My contractions got stronger and faster - it was all a blur really – the baby’s heart rate then dropped and the doctor was called. I was pushing and pushing but nothing was happening, even when I changed positions. Eventually, the baby’s head was born but he was stuck.
That’s when the panic set in – a buzzer was pressed and the room filled with professionals. One of the baby’s shoulders was trapped behind my pubic bone (shoulder dystocia) so he could not get out.
It was the scariest thing I’ve ever been through. My husband and mum were with me and I know it was awful for them too. I lost sight of them because I had so many doctors and midwives around me so didn’t know how they were reacting. My husband later told me that he remembers thinking: “Is this it? Am I going to be one of those people who loses their wife and baby in childbirth? How is this possible?”
The only thought in my head was: “I need to get my baby out.” I didn’t know what was going on but knew that the situation was not good. I had a very real fear that my baby might not survive. I put every ounce of energy I had into pushing, not really understanding why it wasn’t working. The doctors never explained what was going on as the situation was too extreme.
Samuel was stuck for nine minutes – an extremely traumatic nine minutes for both my husband and I. The doctors and midwives tried to get the baby out using the McRoberts manoeuver and suprapubic pressure. They entered and attempted the Woods’ screw and reverse Woods’ screw. Everything failed. They were unable to grasp his posterior arm, eventually a senior midwife tried internal manoeuvers and managed to free him.
Once Samuel was finally out, he had no heart rhythm and was blue and floppy. CPR commenced and the doctors worked their magic. After five or six minutes, his heartbeat was 100bpm so he was intubated and taken to NICU. While they were working on Samuel, I was hooked up to an oxytocin drip to help stop my bleeding. I was in such excruciating pain that I did not know what was happening with him. As they took him to the NICU, I was allowed to touch his hand and tell him that I loved him. I had fully retained the placenta and was heavily bleeding so was taken to surgery.

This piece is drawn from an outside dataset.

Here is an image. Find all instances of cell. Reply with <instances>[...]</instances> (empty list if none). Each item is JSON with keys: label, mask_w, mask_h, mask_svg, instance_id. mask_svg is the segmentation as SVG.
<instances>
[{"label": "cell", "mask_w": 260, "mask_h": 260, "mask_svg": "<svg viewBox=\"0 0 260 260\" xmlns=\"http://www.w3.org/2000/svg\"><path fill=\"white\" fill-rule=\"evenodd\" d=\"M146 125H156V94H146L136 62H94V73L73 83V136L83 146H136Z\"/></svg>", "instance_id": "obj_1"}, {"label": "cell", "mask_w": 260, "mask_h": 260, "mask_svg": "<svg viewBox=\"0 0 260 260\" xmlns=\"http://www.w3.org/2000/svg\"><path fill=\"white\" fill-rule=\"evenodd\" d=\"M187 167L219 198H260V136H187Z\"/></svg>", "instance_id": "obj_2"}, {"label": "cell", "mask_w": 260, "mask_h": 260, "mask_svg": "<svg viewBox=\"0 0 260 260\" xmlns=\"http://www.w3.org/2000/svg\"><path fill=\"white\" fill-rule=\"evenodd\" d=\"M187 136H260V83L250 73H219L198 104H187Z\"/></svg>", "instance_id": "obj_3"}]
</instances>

Before I was taken away, I told my husband to go with Samuel and to stay with him. I didn’t want him to be alone. Both my husband and I were still unaware of the seriousness of his being without oxygen for those nine minutes.
When I came round after the surgery, I was told Samuel weighed 11lb 11oz. I couldn’t believe it – how had I managed to birth a baby that size? How was he ever allowed to get to that size?